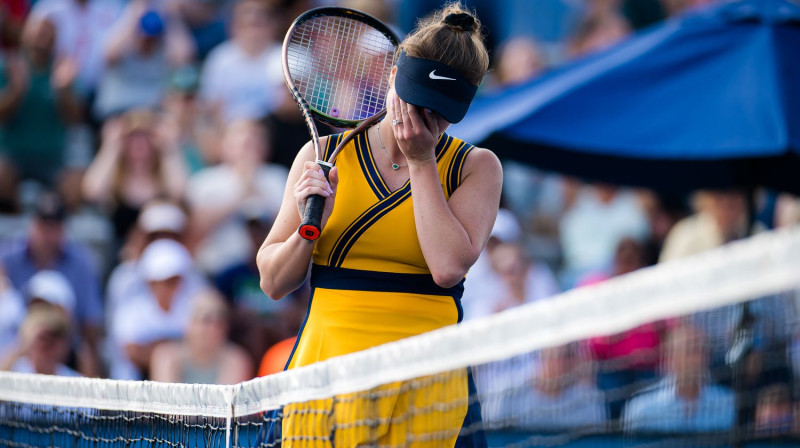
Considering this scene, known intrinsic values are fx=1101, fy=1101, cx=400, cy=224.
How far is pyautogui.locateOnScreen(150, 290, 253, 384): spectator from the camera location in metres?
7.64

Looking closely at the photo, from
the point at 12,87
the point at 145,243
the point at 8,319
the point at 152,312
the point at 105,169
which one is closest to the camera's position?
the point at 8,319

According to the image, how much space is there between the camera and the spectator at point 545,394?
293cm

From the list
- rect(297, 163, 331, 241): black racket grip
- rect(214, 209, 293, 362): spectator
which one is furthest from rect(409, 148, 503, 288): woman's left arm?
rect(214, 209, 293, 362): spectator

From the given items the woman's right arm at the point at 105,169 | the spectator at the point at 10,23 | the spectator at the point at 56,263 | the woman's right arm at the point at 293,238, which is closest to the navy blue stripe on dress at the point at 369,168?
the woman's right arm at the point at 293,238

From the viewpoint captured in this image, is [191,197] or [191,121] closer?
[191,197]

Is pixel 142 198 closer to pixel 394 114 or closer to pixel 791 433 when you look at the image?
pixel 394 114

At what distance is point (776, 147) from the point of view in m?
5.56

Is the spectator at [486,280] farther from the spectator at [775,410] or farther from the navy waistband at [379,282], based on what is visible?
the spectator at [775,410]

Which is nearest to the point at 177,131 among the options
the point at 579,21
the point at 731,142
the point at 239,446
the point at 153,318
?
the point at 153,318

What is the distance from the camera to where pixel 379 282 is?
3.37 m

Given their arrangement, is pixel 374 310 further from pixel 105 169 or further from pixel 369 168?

--

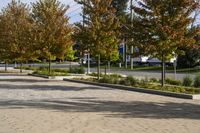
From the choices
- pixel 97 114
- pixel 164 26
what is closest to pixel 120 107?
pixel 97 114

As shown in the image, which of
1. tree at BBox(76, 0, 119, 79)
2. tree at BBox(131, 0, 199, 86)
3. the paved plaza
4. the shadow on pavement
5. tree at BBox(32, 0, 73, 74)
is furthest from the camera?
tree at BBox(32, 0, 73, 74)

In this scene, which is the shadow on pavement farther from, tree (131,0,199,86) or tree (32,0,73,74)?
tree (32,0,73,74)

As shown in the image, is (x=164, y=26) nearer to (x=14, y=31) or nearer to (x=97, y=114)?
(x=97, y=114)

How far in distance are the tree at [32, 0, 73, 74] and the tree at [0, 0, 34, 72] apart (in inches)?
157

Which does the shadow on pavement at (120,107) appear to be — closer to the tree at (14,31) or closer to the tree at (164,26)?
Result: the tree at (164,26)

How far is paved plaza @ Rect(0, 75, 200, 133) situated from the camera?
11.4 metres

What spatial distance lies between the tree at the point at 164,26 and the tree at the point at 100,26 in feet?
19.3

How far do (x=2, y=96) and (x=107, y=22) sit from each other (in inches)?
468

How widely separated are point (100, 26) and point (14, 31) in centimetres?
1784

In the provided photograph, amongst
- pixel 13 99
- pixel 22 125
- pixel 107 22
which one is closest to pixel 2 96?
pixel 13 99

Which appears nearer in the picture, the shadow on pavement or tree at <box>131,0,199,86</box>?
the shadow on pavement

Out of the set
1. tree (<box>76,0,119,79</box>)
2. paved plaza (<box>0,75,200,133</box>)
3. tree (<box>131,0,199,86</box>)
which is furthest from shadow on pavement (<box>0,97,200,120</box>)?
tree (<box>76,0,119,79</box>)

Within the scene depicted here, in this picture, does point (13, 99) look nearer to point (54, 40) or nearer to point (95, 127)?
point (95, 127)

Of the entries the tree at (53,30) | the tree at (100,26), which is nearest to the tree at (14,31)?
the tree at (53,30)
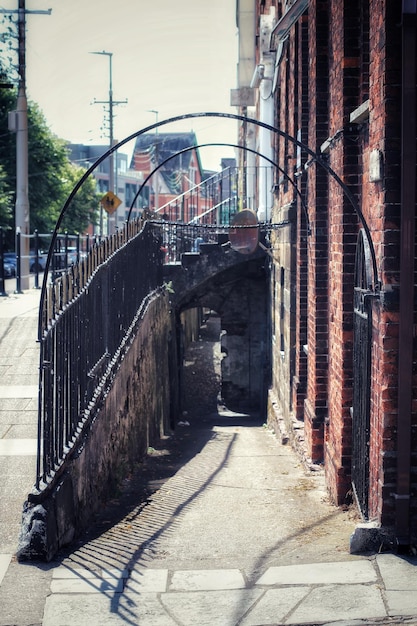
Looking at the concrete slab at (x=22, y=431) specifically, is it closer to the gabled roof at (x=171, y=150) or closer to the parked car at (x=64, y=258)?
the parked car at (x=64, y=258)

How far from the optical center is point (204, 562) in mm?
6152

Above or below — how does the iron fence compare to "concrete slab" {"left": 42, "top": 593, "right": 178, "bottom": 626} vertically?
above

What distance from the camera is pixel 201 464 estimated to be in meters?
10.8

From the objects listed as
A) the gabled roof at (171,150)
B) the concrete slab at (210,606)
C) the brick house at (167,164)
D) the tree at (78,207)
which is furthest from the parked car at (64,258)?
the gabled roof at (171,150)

• [GIVEN INSTRUCTION]: Pull out each line of the entries above that contains the word "parked" and copy those lines in their original order.

• [RESPONSE TO THE TASK]:
Looking at the concrete slab at (x=22, y=431) specifically, is it closer to the gabled roof at (x=171, y=150) or closer to the parked car at (x=64, y=258)?
the parked car at (x=64, y=258)
which is furthest from the parked car at (64,258)?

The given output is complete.